═════ LISTED ENTRIES ═════

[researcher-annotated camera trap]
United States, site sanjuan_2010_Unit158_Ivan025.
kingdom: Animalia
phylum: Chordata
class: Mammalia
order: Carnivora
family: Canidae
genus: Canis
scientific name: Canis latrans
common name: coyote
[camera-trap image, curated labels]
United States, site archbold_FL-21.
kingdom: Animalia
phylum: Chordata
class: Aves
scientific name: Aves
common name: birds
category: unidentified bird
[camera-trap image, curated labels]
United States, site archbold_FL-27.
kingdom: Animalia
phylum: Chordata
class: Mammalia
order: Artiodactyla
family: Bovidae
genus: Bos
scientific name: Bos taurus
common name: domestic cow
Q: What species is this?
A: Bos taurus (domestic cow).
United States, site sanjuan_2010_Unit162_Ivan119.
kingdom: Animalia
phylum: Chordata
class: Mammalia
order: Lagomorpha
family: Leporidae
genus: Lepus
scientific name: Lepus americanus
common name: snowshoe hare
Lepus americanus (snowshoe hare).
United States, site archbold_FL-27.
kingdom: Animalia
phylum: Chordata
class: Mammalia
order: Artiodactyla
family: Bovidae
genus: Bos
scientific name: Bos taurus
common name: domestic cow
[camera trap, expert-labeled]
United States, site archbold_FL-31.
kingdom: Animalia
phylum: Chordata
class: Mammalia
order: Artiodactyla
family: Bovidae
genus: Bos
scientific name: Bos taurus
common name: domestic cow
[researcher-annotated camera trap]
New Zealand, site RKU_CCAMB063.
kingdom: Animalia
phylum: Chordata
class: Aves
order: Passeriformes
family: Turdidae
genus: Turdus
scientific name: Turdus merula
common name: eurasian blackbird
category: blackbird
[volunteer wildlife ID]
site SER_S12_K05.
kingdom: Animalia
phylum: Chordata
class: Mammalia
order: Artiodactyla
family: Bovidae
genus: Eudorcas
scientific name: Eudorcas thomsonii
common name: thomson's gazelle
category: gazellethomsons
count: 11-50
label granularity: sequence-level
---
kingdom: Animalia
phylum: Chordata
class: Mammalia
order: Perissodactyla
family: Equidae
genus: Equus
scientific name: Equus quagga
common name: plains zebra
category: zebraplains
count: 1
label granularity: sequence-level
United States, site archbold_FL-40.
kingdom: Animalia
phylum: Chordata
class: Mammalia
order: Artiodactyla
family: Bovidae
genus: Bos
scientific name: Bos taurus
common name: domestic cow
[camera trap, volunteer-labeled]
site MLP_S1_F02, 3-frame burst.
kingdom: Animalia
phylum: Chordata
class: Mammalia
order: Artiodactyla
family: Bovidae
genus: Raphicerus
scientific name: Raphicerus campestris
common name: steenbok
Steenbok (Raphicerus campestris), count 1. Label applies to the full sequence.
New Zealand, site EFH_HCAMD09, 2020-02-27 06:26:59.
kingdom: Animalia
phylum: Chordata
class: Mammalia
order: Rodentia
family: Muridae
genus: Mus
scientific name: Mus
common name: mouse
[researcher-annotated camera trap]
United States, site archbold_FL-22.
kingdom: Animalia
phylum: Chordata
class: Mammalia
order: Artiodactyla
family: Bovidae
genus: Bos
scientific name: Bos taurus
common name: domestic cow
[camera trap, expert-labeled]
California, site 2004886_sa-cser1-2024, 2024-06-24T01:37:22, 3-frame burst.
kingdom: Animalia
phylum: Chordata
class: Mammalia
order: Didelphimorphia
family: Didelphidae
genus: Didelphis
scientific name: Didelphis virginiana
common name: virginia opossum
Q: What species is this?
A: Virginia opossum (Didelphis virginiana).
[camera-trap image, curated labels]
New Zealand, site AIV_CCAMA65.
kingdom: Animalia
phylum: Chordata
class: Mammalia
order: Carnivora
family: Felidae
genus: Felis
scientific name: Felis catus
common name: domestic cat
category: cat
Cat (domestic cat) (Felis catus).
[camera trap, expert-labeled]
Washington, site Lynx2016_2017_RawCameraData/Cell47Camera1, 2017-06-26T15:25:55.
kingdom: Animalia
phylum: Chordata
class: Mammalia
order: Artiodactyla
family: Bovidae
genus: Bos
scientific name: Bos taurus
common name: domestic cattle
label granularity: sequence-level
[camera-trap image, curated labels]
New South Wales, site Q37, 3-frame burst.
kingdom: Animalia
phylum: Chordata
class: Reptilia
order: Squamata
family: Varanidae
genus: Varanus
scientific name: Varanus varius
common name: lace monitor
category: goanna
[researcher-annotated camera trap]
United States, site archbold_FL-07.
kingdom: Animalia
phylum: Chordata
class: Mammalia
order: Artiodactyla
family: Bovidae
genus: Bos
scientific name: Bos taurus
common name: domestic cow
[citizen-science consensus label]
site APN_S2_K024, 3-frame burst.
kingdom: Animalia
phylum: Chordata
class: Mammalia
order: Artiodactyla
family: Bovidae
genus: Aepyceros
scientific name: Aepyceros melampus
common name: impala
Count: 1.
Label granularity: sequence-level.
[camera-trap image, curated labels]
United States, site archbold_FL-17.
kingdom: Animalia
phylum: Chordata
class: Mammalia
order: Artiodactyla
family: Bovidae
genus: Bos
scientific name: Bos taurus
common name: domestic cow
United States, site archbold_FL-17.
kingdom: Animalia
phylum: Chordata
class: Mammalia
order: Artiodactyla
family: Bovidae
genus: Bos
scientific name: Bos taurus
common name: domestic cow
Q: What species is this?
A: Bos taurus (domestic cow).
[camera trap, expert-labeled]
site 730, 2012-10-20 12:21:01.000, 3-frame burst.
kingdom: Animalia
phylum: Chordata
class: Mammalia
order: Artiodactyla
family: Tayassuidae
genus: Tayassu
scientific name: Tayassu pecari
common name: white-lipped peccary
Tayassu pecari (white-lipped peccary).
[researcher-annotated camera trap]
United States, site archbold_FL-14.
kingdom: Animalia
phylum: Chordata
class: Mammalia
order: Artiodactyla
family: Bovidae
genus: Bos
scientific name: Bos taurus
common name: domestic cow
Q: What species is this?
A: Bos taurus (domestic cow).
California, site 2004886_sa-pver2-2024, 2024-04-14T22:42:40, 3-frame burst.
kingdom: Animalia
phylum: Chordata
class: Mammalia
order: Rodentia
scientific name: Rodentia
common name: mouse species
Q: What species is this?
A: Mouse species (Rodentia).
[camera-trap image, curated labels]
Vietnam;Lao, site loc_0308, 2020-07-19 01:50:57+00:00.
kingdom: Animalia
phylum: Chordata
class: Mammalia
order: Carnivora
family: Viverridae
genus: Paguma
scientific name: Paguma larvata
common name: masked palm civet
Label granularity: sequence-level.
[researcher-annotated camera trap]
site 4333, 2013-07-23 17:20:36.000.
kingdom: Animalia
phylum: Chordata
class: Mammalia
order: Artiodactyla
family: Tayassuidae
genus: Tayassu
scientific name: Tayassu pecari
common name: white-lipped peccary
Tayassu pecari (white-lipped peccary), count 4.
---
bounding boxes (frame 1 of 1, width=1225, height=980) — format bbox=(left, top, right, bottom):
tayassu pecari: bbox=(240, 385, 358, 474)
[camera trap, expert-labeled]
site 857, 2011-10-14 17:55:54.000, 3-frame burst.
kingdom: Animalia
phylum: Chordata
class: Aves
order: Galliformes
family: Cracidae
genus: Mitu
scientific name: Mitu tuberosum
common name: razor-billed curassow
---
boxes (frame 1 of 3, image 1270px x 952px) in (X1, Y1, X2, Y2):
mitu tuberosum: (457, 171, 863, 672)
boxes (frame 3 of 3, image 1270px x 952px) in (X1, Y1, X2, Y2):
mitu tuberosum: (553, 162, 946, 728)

═════

(WHAT YOU HAVE TO DO)
Take the entries and copy them out exactly.

(ANSWER AREA)
[researcher-annotated camera trap]
United States, site sanjuan_2010_Unit158_Ivan025.
kingdom: Animalia
phylum: Chordata
class: Mammalia
order: Carnivora
family: Canidae
genus: Canis
scientific name: Canis latrans
common name: coyote
[camera-trap image, curated labels]
United States, site archbold_FL-21.
kingdom: Animalia
phylum: Chordata
class: Aves
scientific name: Aves
common name: birds
category: unidentified bird
[camera-trap image, curated labels]
United States, site archbold_FL-27.
kingdom: Animalia
phylum: Chordata
class: Mammalia
order: Artiodactyla
family: Bovidae
genus: Bos
scientific name: Bos taurus
common name: domestic cow
Q: What species is this?
A: Bos taurus (domestic cow).
United States, site sanjuan_2010_Unit162_Ivan119.
kingdom: Animalia
phylum: Chordata
class: Mammalia
order: Lagomorpha
family: Leporidae
genus: Lepus
scientific name: Lepus americanus
common name: snowshoe hare
Lepus americanus (snowshoe hare).
United States, site archbold_FL-27.
kingdom: Animalia
phylum: Chordata
class: Mammalia
order: Artiodactyla
family: Bovidae
genus: Bos
scientific name: Bos taurus
common name: domestic cow
[camera trap, expert-labeled]
United States, site archbold_FL-31.
kingdom: Animalia
phylum: Chordata
class: Mammalia
order: Artiodactyla
family: Bovidae
genus: Bos
scientific name: Bos taurus
common name: domestic cow
[researcher-annotated camera trap]
New Zealand, site RKU_CCAMB063.
kingdom: Animalia
phylum: Chordata
class: Aves
order: Passeriformes
family: Turdidae
genus: Turdus
scientific name: Turdus merula
common name: eurasian blackbird
category: blackbird
[volunteer wildlife ID]
site SER_S12_K05.
kingdom: Animalia
phylum: Chordata
class: Mammalia
order: Artiodactyla
family: Bovidae
genus: Eudorcas
scientific name: Eudorcas thomsonii
common name: thomson's gazelle
category: gazellethomsons
count: 11-50
label granularity: sequence-level
---
kingdom: Animalia
phylum: Chordata
class: Mammalia
order: Perissodactyla
family: Equidae
genus: Equus
scientific name: Equus quagga
common name: plains zebra
category: zebraplains
count: 1
label granularity: sequence-level
United States, site archbold_FL-40.
kingdom: Animalia
phylum: Chordata
class: Mammalia
order: Artiodactyla
family: Bovidae
genus: Bos
scientific name: Bos taurus
common name: domestic cow
[camera trap, volunteer-labeled]
site MLP_S1_F02, 3-frame burst.
kingdom: Animalia
phylum: Chordata
class: Mammalia
order: Artiodactyla
family: Bovidae
genus: Raphicerus
scientific name: Raphicerus campestris
common name: steenbok
Steenbok (Raphicerus campestris), count 1. Label applies to the full sequence.
New Zealand, site EFH_HCAMD09, 2020-02-27 06:26:59.
kingdom: Animalia
phylum: Chordata
class: Mammalia
order: Rodentia
family: Muridae
genus: Mus
scientific name: Mus
common name: mouse
[researcher-annotated camera trap]
United States, site archbold_FL-22.
kingdom: Animalia
phylum: Chordata
class: Mammalia
order: Artiodactyla
family: Bovidae
genus: Bos
scientific name: Bos taurus
common name: domestic cow
[camera trap, expert-labeled]
California, site 2004886_sa-cser1-2024, 2024-06-24T01:37:22, 3-frame burst.
kingdom: Animalia
phylum: Chordata
class: Mammalia
order: Didelphimorphia
family: Didelphidae
genus: Didelphis
scientific name: Didelphis virginiana
common name: virginia opossum
Q: What species is this?
A: Virginia opossum (Didelphis virginiana).
[camera-trap image, curated labels]
New Zealand, site AIV_CCAMA65.
kingdom: Animalia
phylum: Chordata
class: Mammalia
order: Carnivora
family: Felidae
genus: Felis
scientific name: Felis catus
common name: domestic cat
category: cat
Cat (domestic cat) (Felis catus).
[camera trap, expert-labeled]
Washington, site Lynx2016_2017_RawCameraData/Cell47Camera1, 2017-06-26T15:25:55.
kingdom: Animalia
phylum: Chordata
class: Mammalia
order: Artiodactyla
family: Bovidae
genus: Bos
scientific name: Bos taurus
common name: domestic cattle
label granularity: sequence-level
[camera-trap image, curated labels]
New South Wales, site Q37, 3-frame burst.
kingdom: Animalia
phylum: Chordata
class: Reptilia
order: Squamata
family: Varanidae
genus: Varanus
scientific name: Varanus varius
common name: lace monitor
category: goanna
[researcher-annotated camera trap]
United States, site archbold_FL-07.
kingdom: Animalia
phylum: Chordata
class: Mammalia
order: Artiodactyla
family: Bovidae
genus: Bos
scientific name: Bos taurus
common name: domestic cow
[citizen-science consensus label]
site APN_S2_K024, 3-frame burst.
kingdom: Animalia
phylum: Chordata
class: Mammalia
order: Artiodactyla
family: Bovidae
genus: Aepyceros
scientific name: Aepyceros melampus
common name: impala
Count: 1.
Label granularity: sequence-level.
[camera-trap image, curated labels]
United States, site archbold_FL-17.
kingdom: Animalia
phylum: Chordata
class: Mammalia
order: Artiodactyla
family: Bovidae
genus: Bos
scientific name: Bos taurus
common name: domestic cow
United States, site archbold_FL-17.
kingdom: Animalia
phylum: Chordata
class: Mammalia
order: Artiodactyla
family: Bovidae
genus: Bos
scientific name: Bos taurus
common name: domestic cow
Q: What species is this?
A: Bos taurus (domestic cow).
[camera trap, expert-labeled]
site 730, 2012-10-20 12:21:01.000, 3-frame burst.
kingdom: Animalia
phylum: Chordata
class: Mammalia
order: Artiodactyla
family: Tayassuidae
genus: Tayassu
scientific name: Tayassu pecari
common name: white-lipped peccary
Tayassu pecari (white-lipped peccary).
[researcher-annotated camera trap]
United States, site archbold_FL-14.
kingdom: Animalia
phylum: Chordata
class: Mammalia
order: Artiodactyla
family: Bovidae
genus: Bos
scientific name: Bos taurus
common name: domestic cow
Q: What species is this?
A: Bos taurus (domestic cow).
California, site 2004886_sa-pver2-2024, 2024-04-14T22:42:40, 3-frame burst.
kingdom: Animalia
phylum: Chordata
class: Mammalia
order: Rodentia
scientific name: Rodentia
common name: mouse species
Q: What species is this?
A: Mouse species (Rodentia).
[camera-trap image, curated labels]
Vietnam;Lao, site loc_0308, 2020-07-19 01:50:57+00:00.
kingdom: Animalia
phylum: Chordata
class: Mammalia
order: Carnivora
family: Viverridae
genus: Paguma
scientific name: Paguma larvata
common name: masked palm civet
Label granularity: sequence-level.
[researcher-annotated camera trap]
site 4333, 2013-07-23 17:20:36.000.
kingdom: Animalia
phylum: Chordata
class: Mammalia
order: Artiodactyla
family: Tayassuidae
genus: Tayassu
scientific name: Tayassu pecari
common name: white-lipped peccary
Tayassu pecari (white-lipped peccary), count 4.
---
bounding boxes (frame 1 of 1, width=1225, height=980) — format bbox=(left, top, right, bottom):
tayassu pecari: bbox=(240, 385, 358, 474)
[camera trap, expert-labeled]
site 857, 2011-10-14 17:55:54.000, 3-frame burst.
kingdom: Animalia
phylum: Chordata
class: Aves
order: Galliformes
family: Cracidae
genus: Mitu
scientific name: Mitu tuberosum
common name: razor-billed curassow
---
boxes (frame 1 of 3, image 1270px x 952px) in (X1, Y1, X2, Y2):
mitu tuberosum: (457, 171, 863, 672)
boxes (frame 3 of 3, image 1270px x 952px) in (X1, Y1, X2, Y2):
mitu tuberosum: (553, 162, 946, 728)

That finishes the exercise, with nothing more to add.